** BEGIN **

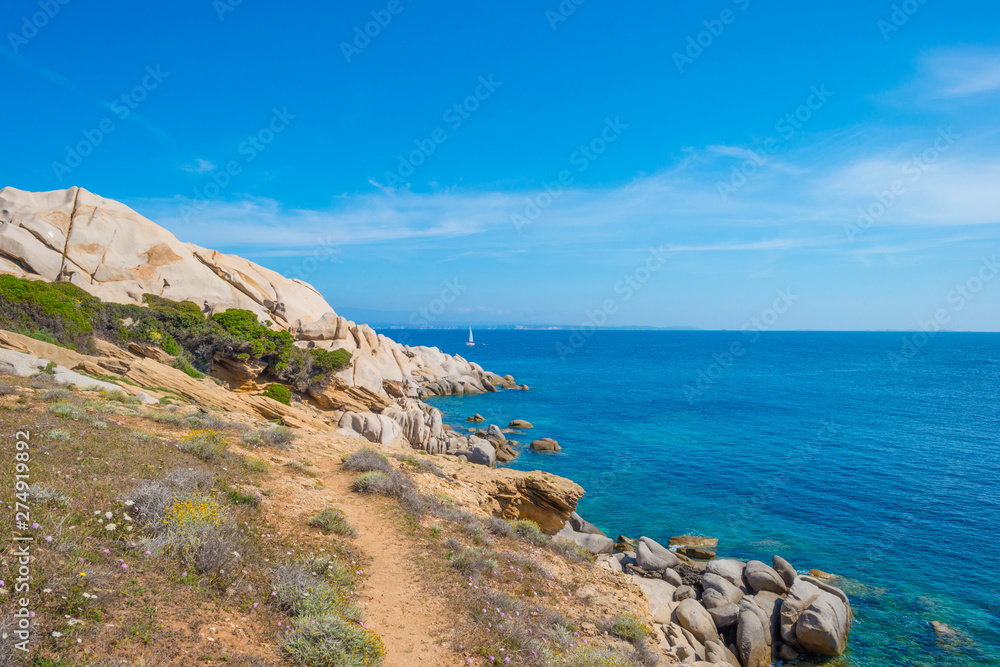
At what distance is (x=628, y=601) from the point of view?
12.7 meters

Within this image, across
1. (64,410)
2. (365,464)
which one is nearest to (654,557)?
(365,464)

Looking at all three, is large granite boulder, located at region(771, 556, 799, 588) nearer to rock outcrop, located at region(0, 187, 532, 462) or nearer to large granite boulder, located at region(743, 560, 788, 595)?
large granite boulder, located at region(743, 560, 788, 595)

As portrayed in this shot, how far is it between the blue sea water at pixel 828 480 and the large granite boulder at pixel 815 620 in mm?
630

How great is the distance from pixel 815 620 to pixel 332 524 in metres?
16.9

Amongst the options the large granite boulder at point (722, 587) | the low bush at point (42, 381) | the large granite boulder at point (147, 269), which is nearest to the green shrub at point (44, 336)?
the large granite boulder at point (147, 269)

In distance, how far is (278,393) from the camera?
3812cm

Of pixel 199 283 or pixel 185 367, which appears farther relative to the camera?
pixel 199 283

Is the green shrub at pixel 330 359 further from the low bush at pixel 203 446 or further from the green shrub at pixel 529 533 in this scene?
the green shrub at pixel 529 533

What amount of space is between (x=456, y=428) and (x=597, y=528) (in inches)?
999

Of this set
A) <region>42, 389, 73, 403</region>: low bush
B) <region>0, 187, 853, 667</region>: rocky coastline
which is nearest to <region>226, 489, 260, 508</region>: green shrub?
<region>42, 389, 73, 403</region>: low bush

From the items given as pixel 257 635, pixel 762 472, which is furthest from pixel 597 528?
pixel 257 635

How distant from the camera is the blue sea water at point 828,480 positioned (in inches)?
813

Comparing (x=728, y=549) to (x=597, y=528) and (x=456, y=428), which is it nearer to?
(x=597, y=528)

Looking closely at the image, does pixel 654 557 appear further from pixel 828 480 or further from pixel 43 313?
pixel 43 313
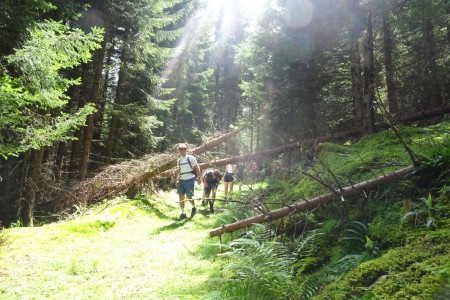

** END **

EXERCISE
Copy out all of the records above word for word, with every line in its original order. Leave out the pictures.

THE OUTPUT
At what distance is (x=628, y=601) from the point of view?
12.7 meters

Within this image, across
1. (64,410)
2. (365,464)
which one is nearest to (654,557)?
(365,464)

Looking at all three, is large granite boulder, located at region(771, 556, 799, 588) nearer to rock outcrop, located at region(0, 187, 532, 462) or nearer to large granite boulder, located at region(743, 560, 788, 595)?
large granite boulder, located at region(743, 560, 788, 595)

As portrayed in this shot, how far is it between the blue sea water at pixel 828 480 and the large granite boulder at pixel 815 620 in mm?
630

How great is the distance from pixel 815 620 to pixel 332 524 in metres?
16.9

Amongst the options the large granite boulder at point (722, 587) | the low bush at point (42, 381) | the large granite boulder at point (147, 269), which is nearest to the green shrub at point (44, 336)?
the large granite boulder at point (147, 269)

In distance, how far is (278,393) from the camera?
3812cm

Of pixel 199 283 or pixel 185 367, which appears farther relative to the camera?
pixel 199 283

Is the green shrub at pixel 330 359 further from the low bush at pixel 203 446 or further from the green shrub at pixel 529 533 in this scene?
the green shrub at pixel 529 533

What amount of space is between (x=456, y=428) and (x=597, y=528) (in inches)?
999

Of this set
A) <region>42, 389, 73, 403</region>: low bush
B) <region>0, 187, 853, 667</region>: rocky coastline
which is nearest to <region>226, 489, 260, 508</region>: green shrub?
<region>42, 389, 73, 403</region>: low bush

From the items given as pixel 257 635, pixel 762 472, which is furthest from pixel 597 528?
pixel 257 635

How distant from the camera is the blue sea water at point 828,480 positioned (in inches)?
813

Comparing (x=728, y=549) to (x=597, y=528) and (x=456, y=428), which is it nearer to?
(x=597, y=528)

Looking closely at the image, does pixel 654 557 appear further from pixel 828 480 or further from pixel 43 313?
pixel 43 313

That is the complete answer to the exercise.